> Written request A
In the App Engine 1.7.7 pre-release post, which apps can use the socket API as an experimental feature?
> Written request B
Please continue the App Engine 1.7.7 pre-release post from where it stops.

> Extract provided
......
Engineer in Tokyo

Google App Engine 1.7.7 pre-release

Note
**Update:** App Engine 1.7.7 final has been released and is available here: <https://developers.google.com/appengine/downloads>

image

The App Engine 1.7.7 pre-release SDKs were released about a week ago and I finally got around to taking a look at the source code. The only real addition in the release notes and what caught my eye was the socket API being released as an experimental feature for billed apps. Being an experimental feature, that means that the feature is included in the SDK and you can try it out at least locally.

I looked around and there doesn’t seem to be any documentation for how the socket API will work yet so I was curious how you would use it in a Python app. Breaking open the SDK you can look at the google/appengine/api/remote_socket/ to find the source code related to the new socket API. I had a look at the _remote_socket.py file and from the docstrings and code it looked like it was a drop in replacement for the Python socket module.

"""Socket Module.

This file is intended to provide the equivalent of
python/Modules/socketmodule.c rather than python/Lib/socket.py which amongst
other things adds a buffered file-like interface.
"""

This is very nice since it would ensure maximum compatibility with existing Python libraries.

In order to try it out I created a really simple app. This app just makes a simple socket connection to the www.google.com webserver and returns the result.

import webapp2
import socket

class MainPage(webapp2.RequestHandler):
    def get(self):
        s = socket.socket(socket.AF_INET, socket.SOCK_STREAM)
        s.connect(("www.google.com", 80))
        s.send("GET %s HTTP/1.0\r\nHost: %s\r\n\r\n" % ('/', "www.google.com"))

        data = s.recv(1024)
        string = ""
        while len(data):
          string = string + data
          data = s.recv(1024)
        s.close()

        self.response.headers['Content-Type'] = 'text/plain'
        self.response.out.write(string)

application = webapp2.WSGIApplication([('/', MainPage)],
                              debug=True)

It seems, at least locally, that you can keep a socket around across requests as, or as part of, a module level global variable. This is probably not really recommended as it could create a lot of sockets if you have a lot of App Engine instances.

import webapp2
import socket

s = socket.socket(socket.AF_INET, socket.SOCK_STREAM)
s.connect(("www.google.com", 80))
s.send("GET %s HTTP/1.0\r\nHost: %s\r\n\r\n" % ('/', "www.google.com"))

class MainPage(webapp2.RequestHandler):
    def get(self):
        string = s.recv(20)
......
> Raw data
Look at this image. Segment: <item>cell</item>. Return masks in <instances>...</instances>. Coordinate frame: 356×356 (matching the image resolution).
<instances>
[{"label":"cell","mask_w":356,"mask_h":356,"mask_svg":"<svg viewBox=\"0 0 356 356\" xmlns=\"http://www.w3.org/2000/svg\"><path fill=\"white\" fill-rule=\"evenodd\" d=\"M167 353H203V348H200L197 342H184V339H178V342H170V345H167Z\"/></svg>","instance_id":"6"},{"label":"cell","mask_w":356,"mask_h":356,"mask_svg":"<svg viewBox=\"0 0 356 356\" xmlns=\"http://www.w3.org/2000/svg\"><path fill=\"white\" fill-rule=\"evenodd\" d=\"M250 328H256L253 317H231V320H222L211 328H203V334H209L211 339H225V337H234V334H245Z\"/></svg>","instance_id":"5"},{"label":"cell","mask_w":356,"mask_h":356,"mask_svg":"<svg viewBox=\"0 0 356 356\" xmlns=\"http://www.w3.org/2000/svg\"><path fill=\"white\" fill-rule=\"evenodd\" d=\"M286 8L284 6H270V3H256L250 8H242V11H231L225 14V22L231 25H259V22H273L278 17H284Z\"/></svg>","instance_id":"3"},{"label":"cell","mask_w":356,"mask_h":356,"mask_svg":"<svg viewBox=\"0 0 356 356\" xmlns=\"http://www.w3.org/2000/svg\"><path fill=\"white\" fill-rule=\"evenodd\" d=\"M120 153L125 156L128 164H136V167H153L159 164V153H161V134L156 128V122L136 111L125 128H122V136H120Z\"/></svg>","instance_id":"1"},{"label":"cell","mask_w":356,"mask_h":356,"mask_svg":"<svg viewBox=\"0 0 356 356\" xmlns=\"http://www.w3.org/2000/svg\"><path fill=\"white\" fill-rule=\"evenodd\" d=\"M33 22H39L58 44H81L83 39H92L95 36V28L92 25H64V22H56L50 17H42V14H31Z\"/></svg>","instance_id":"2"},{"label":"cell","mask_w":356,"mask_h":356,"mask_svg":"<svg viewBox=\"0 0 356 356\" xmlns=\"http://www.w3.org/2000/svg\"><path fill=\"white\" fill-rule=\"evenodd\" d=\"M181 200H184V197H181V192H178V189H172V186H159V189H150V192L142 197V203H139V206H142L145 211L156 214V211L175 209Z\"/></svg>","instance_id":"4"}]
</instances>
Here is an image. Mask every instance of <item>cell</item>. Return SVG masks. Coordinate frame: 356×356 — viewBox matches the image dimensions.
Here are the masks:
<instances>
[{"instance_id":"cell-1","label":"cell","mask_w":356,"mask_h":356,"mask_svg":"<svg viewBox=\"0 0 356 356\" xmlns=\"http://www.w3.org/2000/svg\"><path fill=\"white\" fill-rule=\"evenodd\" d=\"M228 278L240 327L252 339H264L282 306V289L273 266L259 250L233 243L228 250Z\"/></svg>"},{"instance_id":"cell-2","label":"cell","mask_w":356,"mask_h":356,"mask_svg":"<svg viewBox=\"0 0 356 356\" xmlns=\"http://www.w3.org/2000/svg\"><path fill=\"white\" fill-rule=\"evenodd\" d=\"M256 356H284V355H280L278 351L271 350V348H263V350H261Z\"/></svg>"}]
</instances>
......
> Exercise result A
Billed apps.

> Exercise result B
        self.response.headers['Content-Type'] = 'text/plain'
        self.response.out.write(string)

application = webapp2.WSGIApplication([('/', MainPage)],
                              debug=True)

It would be interesting if you could set the socket descriptor for each socket so that you can reuse the same socket across various App Engine instances. Not sure how that would really work in practice though. See below about the underlying API to see what I mean.

Sending and receiving from sockets isn’t the only thing you can do with the Python socket module. Finally, you can do DNS lookups on App Engine.

import webapp2
import socket

class MainPage(webapp2.RequestHandler):
    def get(self):
        self.response.headers['Content-Type'] = 'text/plain'
        self.response.out.write(socket.getaddrinfo('www.google.com', 80))

application = webapp2.WSGIApplication([('/', MainPage)],
                              debug=True)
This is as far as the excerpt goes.